How can we identify emerging influencers using machine learning?
In the age of social media more than ever, marketing teams are turning to influencers to advertise their new, innovative products or services. The number of followers, impressions and engagements all impact traffic, which in turn helps drive one very important metric — sales. This makes the ability to identify the next up-and-coming influencer all the more important and valuable, with 61% of marketers agreeing that it’s difficult to find the right influencers for a campaign.
Influencer marketing is an industry that has seen rapid growth over the past few years with an increase between 40 and 50 percent year on year, according to Influencer Marketing Hub. It allows companies to increase brand awareness and trust through directly interacting with their target audience in a way never seen before in other strands of marketing.
Take Gymshark, recently valued at £1.3bn, this fitness clothing brand was one of the earliest adopters of the influencer marketing model. They are renowned for marketing products through their community of Instagram influencers and YouTubers, with their success being a testament to the importance of influencer marketing, showing that when done right it can be a key driver to exponential growth.
As an industry, influencer marketing is expected to hit $10bn in 2020, growing enormously from just $3bn in 2017. Increasingly companies are valuing the involvement of influencers in their marketing, so it is now more important than ever to be able to identify emerging influencers and those with the most potential to drive success for a brand.
So what makes an influencer?
The most obvious type of influencer are celebrities — individuals with large numbers of followers who are often idolized. Similarly, other types of influencers include industry experts, thought leaders and bloggers.
These categories, although relatively vague terms, all have some similar traits that provide us with some insight on what features to look for when trying to identify the next big influencer.
Common traits in these categories are that the individuals often have a sizeable audience that they engage with through some kind of platform, and in most cases, they are individuals who talk about topics in a particular niche. For example, Andrew Ng could be considered an influencer due to his large number of followers on Twitter, where he regularly posts about machine learning.
How do we quantify influence?
As with a large amount of machine learning problems, being able to express a complex idea like influence is paramount to identifying trends. In the context of social media, there are three main types of data we can use:
1. Number of Followers
2. Number of Impressions
The number of followers and impressions, when measured over time, gives us an idea of the reach of the potential influencer. Engagements then give us information about how the individual is able to convert that reach, giving us insight into how likely the users that are viewing the posts are to be motivated into doing a particular thing, such as purchasing a product.
How can we predict an emerging influencer?
A paper published by students at Stanford University discusses a potential solution, while Kaggle (a website that hosts data science and machine learning competitions) has several others. Kaggle’s most effective entry makes use of a Bayesian Optimized Light Gradient Boosted Machine that is trained using data that compares two individual’s social media statistics, including those discussed above. Bayesian optimization is a process that allows us to fine-tune hyper-parameters for a machine learning model. LightGBM is a relatively new gradient boosting framework that uses tree-based learning and differs from other tree-based algorithms in that the tree grows vertically (leaf-wise) rather than horizontally (level-wise).
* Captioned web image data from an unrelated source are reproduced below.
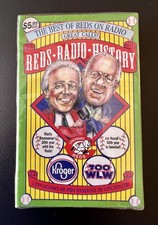 Cincinnati Reds Best of Reds Radio Cassette Marty Brennaman Joe Nuxhall Sealed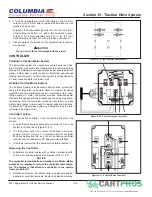 Предварительный просмотр 103 страницы Columbia ParCar P4E-LE-48A Service Manual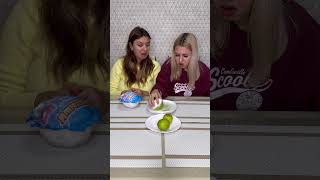 Choose your food challenge 😂 Who has a big green lemon 😳 shorts Best video by Hmelkofm [upl. by Hutchison45]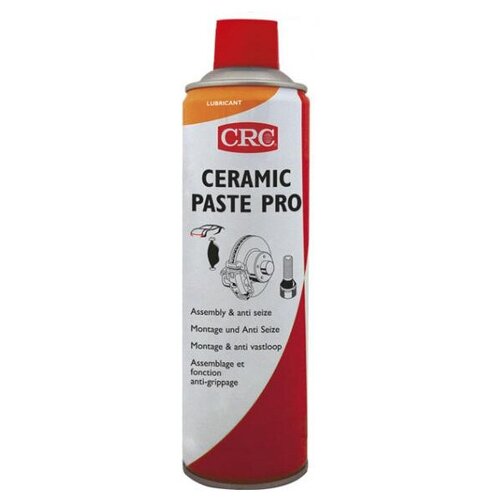 фото Смазка термостойкая керамическая crc ceramic paste pro, 250 мл.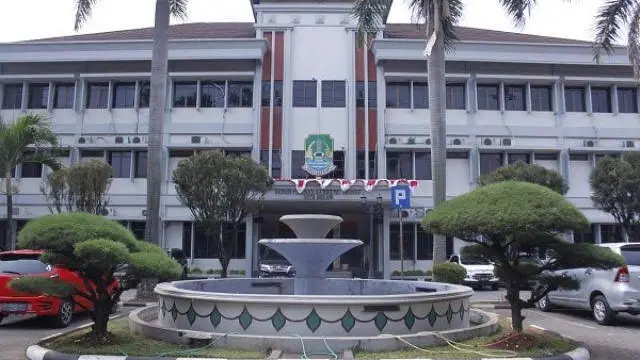Gedung Dewan Perwakilan Rakyat Daerah (DPRD) Kota Bekasi. (Istimewa)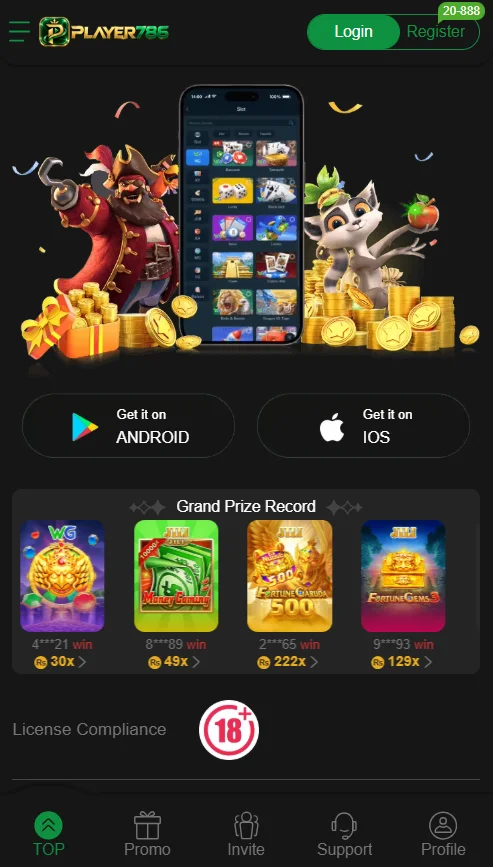 player786 apk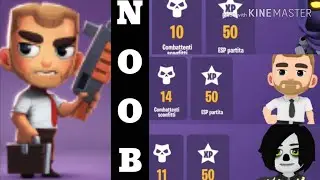 NOOB SKIN//HIGH KILLS BATTLELANDS WAR MACHINE 40+KILLS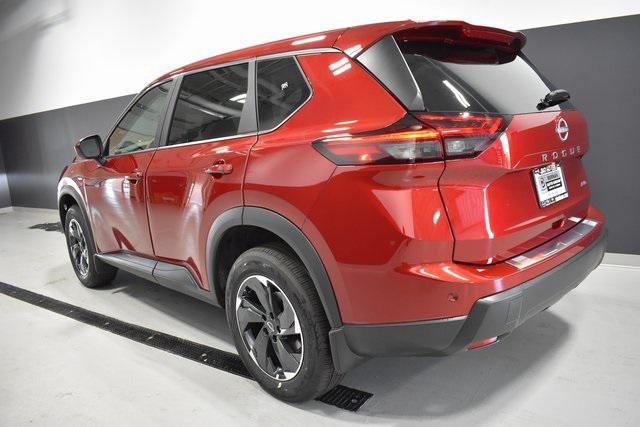 new 2026 Nissan Rogue car, priced at $34,050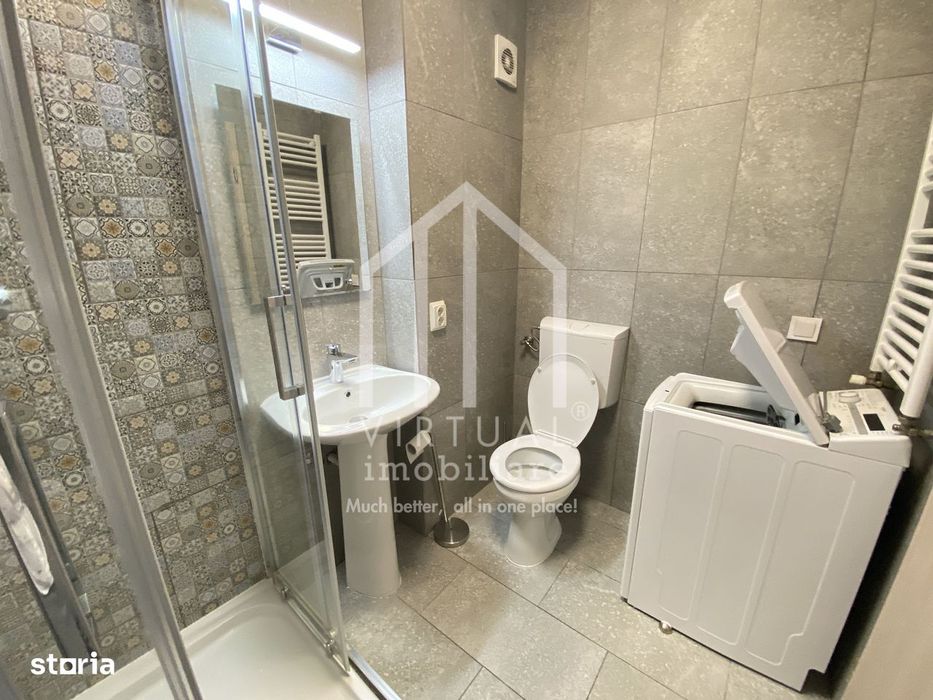 Apartament de inchiriat in City Residence Sibiu, cu 2 camere de 50 mp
Some advantages of LightGBM is that it is fast, requires a lower amount of memory and supports GPU learning, however, it is quite sensitive to overtraining. In this implementation, the LightGBM manages to correctly identify which of the two individuals are the most influential with around 87% accuracy, making this model ideal for assisting in deciding between a relatively low number of potential influencers. However, despite this being one of the most accurate machine learning solutions for this problem, it is held back by the need for a large amount of curated data in order to be effective. This means that access to a large volume of user data needs to be accessed via an API or by web scraping, before then pre-processing the data into a given format to be used by the model.
What can we do to improve the implementation?
The difficulty in quantifying influence is that these values better describe an individual’s reach rather than their influence. However, we could also use Natural Language Processing techniques such as sentiment analysis, named entity recognition and document classification to analyse the post itself, along with the text-based engagements. This would give us a better understanding of what topics and what type of posts get a better reach as well as which of these garner the most positive interactions.
How do you decide if the influencer you’ve predicted is right for you?
Even with the work mentioned above, the influencer may not necessarily be the right fit for the strategy you have in mind. In order to build brand awareness or to increase a social following, you might need to choose a macro-influencer, whereas to reach an ideal audience a micro-influencer might be a better choice. The relevancy of the influencer’s usual posts and the quality of the post could also contribute to choosing a different influencer.